For 45 minutes recently, members of the Eastside Democratic Club quietly listened to the candidates seeking the group's endorsement for the vacant seat in the San Gabriel Valley's 49th Assembly District.
When the hopefuls finished talking, the club's members urgently sought a place to talk--in private. Everyone knew the conversation was going to get hot.
Speaking in Spanish, the members, all of them Latino, quickly narrowed the list of candidates to two: Gloria Romero, a Latina, and Judy Chu, who is Chinese American.
Then sparks began to fly: As club President Alvin Parra recalls, some members wanted to back Romero--even if a majority thought better of Chu--because "even if ours isn't qualified, at least she's Latina."
There was a time when that kind of behind-closed-doors argument might have been decisive within the Eastside club, Parra says. But at that March 15 meeting, it wasn't enough. Chu was endorsed.
Whether or not the group's decision was another baby step toward multicultural government in Los Angeles, Parra thinks a message was sent.
"Regardless of ethnicity, we are looking for the best-qualified person," he said, truncating the argument he made to his colleagues that day.
"Many years ago, Latino community representatives fought hard for Latino representation--for any Latino. Younger Latinos are really grateful for that," Parra said. "But now it's not just any representative, but what representative. We realize this is a diverse area, and we have to learn to live together."
'It's About Leadership Politics in Sacramento'
How that realization plays out is a matter of interest far beyond the boundaries of the 49th District. Fernando Guerra, director of the Center for the Study of Los Angeles at Loyola Marymount University, said this San Gabriel Valley contest is the race to watch this year.
"It's not only about ethnic politics," he said. "It's about leadership politics in Sacramento. Some of my research shows that this will be the first election in the '90s that some [safe] Latino seats in the Assembly won't be Latino anymore."

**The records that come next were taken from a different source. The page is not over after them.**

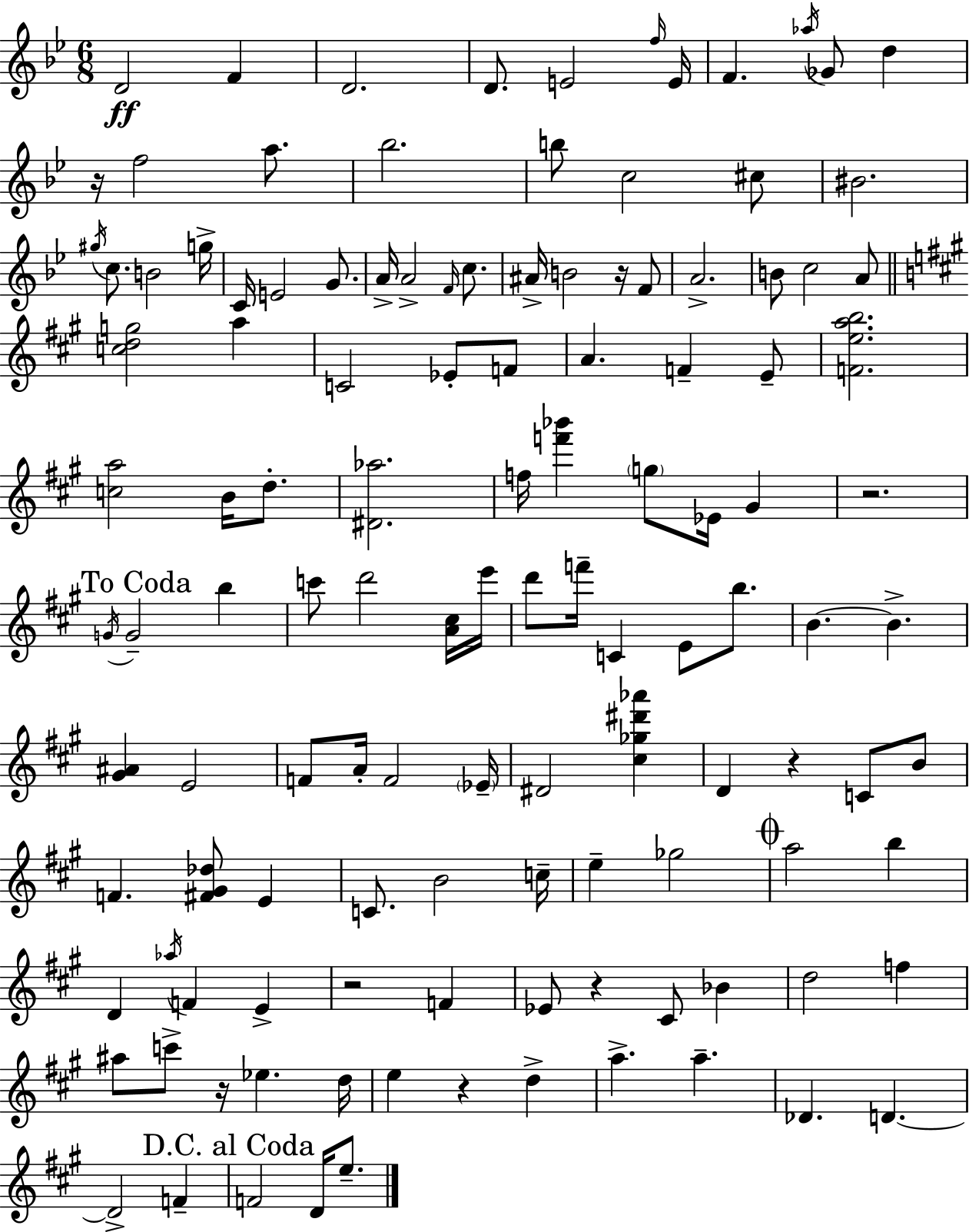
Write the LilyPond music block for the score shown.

{
  \clef treble
  \numericTimeSignature
  \time 6/8
  \key g \minor
  \repeat volta 2 { d'2\ff f'4 | d'2. | d'8. e'2 \grace { f''16 } | e'16 f'4. \acciaccatura { aes''16 } ges'8 d''4 | \break r16 f''2 a''8. | bes''2. | b''8 c''2 | cis''8 bis'2. | \break \acciaccatura { gis''16 } c''8. b'2 | g''16-> c'16 e'2 | g'8. a'16-> a'2-> | \grace { f'16 } c''8. ais'16-> b'2 | \break r16 f'8 a'2.-> | b'8 c''2 | a'8 \bar "||" \break \key a \major <c'' d'' g''>2 a''4 | c'2 ees'8-. f'8 | a'4. f'4-- e'8-- | <f' e'' a'' b''>2. | \break <c'' a''>2 b'16 d''8.-. | <dis' aes''>2. | f''16 <f''' bes'''>4 \parenthesize g''8 ees'16 gis'4 | r2. | \break \mark "To Coda" \acciaccatura { g'16 } g'2-- b''4 | c'''8 d'''2 <a' cis''>16 | e'''16 d'''8 f'''16-- c'4 e'8 b''8. | b'4.~~ b'4.-> | \break <gis' ais'>4 e'2 | f'8 a'16-. f'2 | \parenthesize ees'16-- dis'2 <cis'' ges'' dis''' aes'''>4 | d'4 r4 c'8 b'8 | \break f'4. <fis' gis' des''>8 e'4 | c'8. b'2 | c''16-- e''4-- ges''2 | \mark \markup { \musicglyph "scripts.coda" } a''2 b''4 | \break d'4 \acciaccatura { aes''16 } f'4 e'4-> | r2 f'4 | ees'8 r4 cis'8 bes'4 | d''2 f''4 | \break ais''8 c'''8-> r16 ees''4. | d''16 e''4 r4 d''4-> | a''4.-> a''4.-- | des'4. d'4.~~ | \break d'2-> f'4-- | \mark "D.C. al Coda" f'2 d'16 e''8.-- | } \bar "|."
}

The 49th Assembly District, for example, encompasses one of the state's most diverse constituencies, stretching from Rosemead westward through Monterey Park and Alhambra to include unincorporated East Los Angeles. It also is a longtime stronghold of Latino Democrats.

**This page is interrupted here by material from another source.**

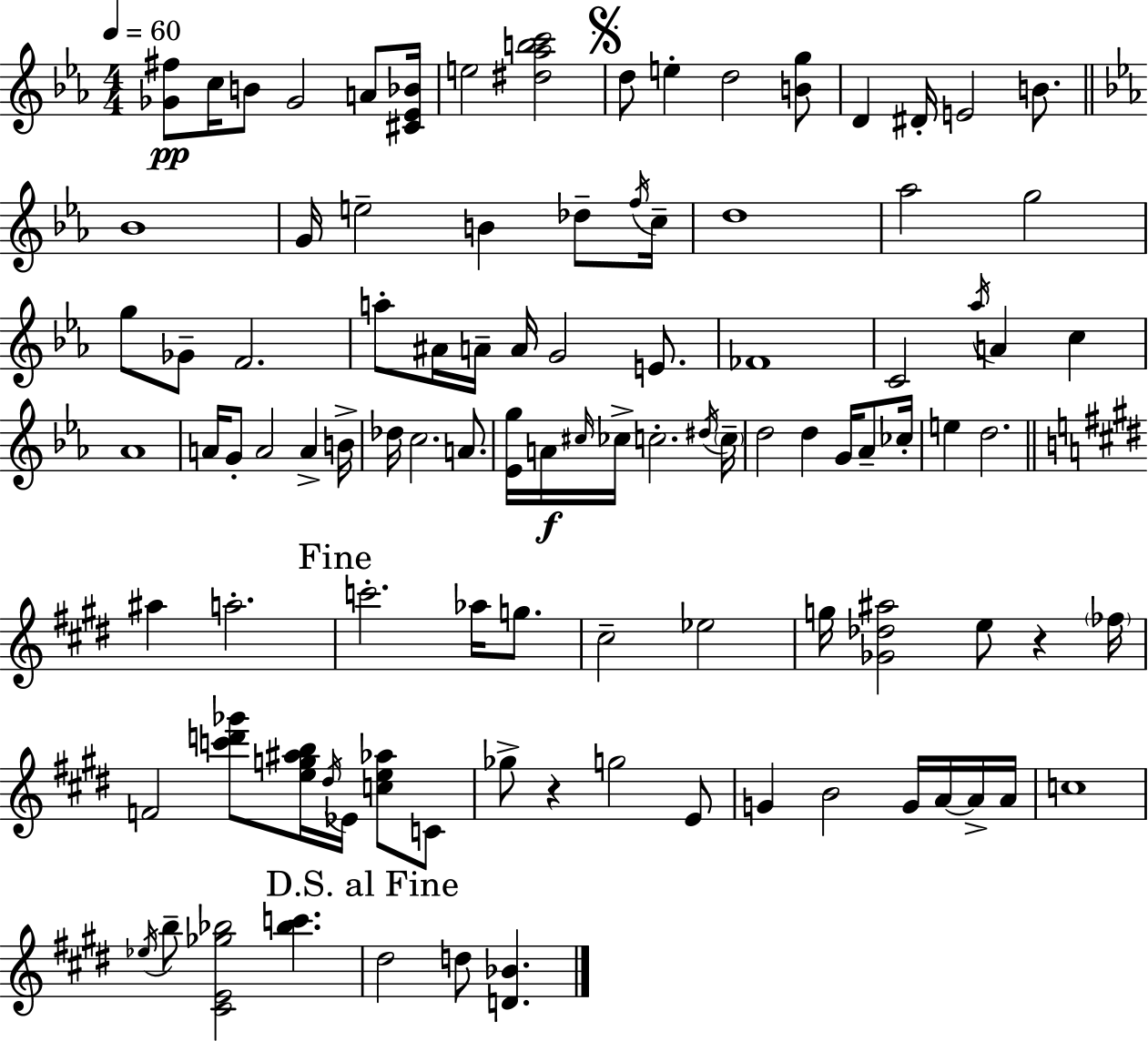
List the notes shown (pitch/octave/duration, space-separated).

[Gb4,F#5]/e C5/s B4/e Gb4/h A4/e [C#4,Eb4,Bb4]/s E5/h [D#5,Ab5,B5,C6]/h D5/e E5/q D5/h [B4,G5]/e D4/q D#4/s E4/h B4/e. Bb4/w G4/s E5/h B4/q Db5/e F5/s C5/s D5/w Ab5/h G5/h G5/e Gb4/e F4/h. A5/e A#4/s A4/s A4/s G4/h E4/e. FES4/w C4/h Ab5/s A4/q C5/q Ab4/w A4/s G4/e A4/h A4/q B4/s Db5/s C5/h. A4/e. [Eb4,G5]/s A4/s C#5/s CES5/s C5/h. D#5/s C5/s D5/h D5/q G4/s Ab4/e CES5/s E5/q D5/h. A#5/q A5/h. C6/h. Ab5/s G5/e. C#5/h Eb5/h G5/s [Gb4,Db5,A#5]/h E5/e R/q FES5/s F4/h [C6,D6,Gb6]/e [E5,G5,A#5,B5]/s D#5/s Eb4/s [C5,E5,Ab5]/e C4/e Gb5/e R/q G5/h E4/e G4/q B4/h G4/s A4/s A4/s A4/s C5/w Eb5/s B5/e [C#4,E4,Gb5,Bb5]/h [Bb5,C6]/q. D#5/h D5/e [D4,Bb4]/q.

At least 31,000 Latino households in the district are home to at least one registered Democrat. Comparatively, fewer than 9,000 households have at least one Asian voter who is a Democrat, according to Voter Contact Services.
Overall, 59% of the 49th District's voters are Democrats, compared to 23% Republican and 18% independent. Thus the June 2 primary is crucial because the winner is likely to glide to an easy victory in the general election.
Although the district's Asians, most of Chinese descent, are better off economically than most of the other residents, that has meant little politically up to now.
But for the first time, voters can cross party lines in the new blanket primary, allowing Asians, about 50% of whom are Republican, to vote for Chu. Moreover, she has a strong financial advantage, having raised $116,000, more than triple the amount of her closest challenger.
In 1994--when Chu was soundly defeated by Latina incumbent Diane Martinez, who cannot seek reelection this year because of term limits--crossover votes might have greatly changed the outcome.
Rudolfo de la Garza, vice president of the Tomas Rivera Institute and a professor of government at the University of Texas in Austin, said his research suggests that Chu's prospects among Latino voters are mixed, the Eastside Democratic Club's endorsement notwithstanding.
"There are not many Latino organizations that can deliver a consensus," he said. "This view might affect the elite but cannot deliver the electorate. The linkages aren't as good as they should be."
Still, studies by the institute have shown that Latinos are more willing to cast ballots for candidates outside their ethnic group than any other part of the electorate, De la Garza said.
"They say they look for the quality candidate," he said. But for people like Chu, there's a major drawback. "Given a choice, they usually vote for Latinos."
The 49th District seat has long been one Latinos could count on, and Guerra believes that it is in the best interest of Assembly Speaker Antonio Villaraigosa (D-Los Angeles) to "control the safe district."
That helps to explain speculation that Villaraigosa endorsed Romero because of her ethnicity--something the speaker strongly denies.
"Gloria Romero and I are good friends," he said. "I've known Gloria a long time."
If Chu is to become the first Asian American to represent Southern California in Sacramento since state Sen. Al Song decades ago, she must reach beyond her own ethnic community--and deeply into the Latino electorate.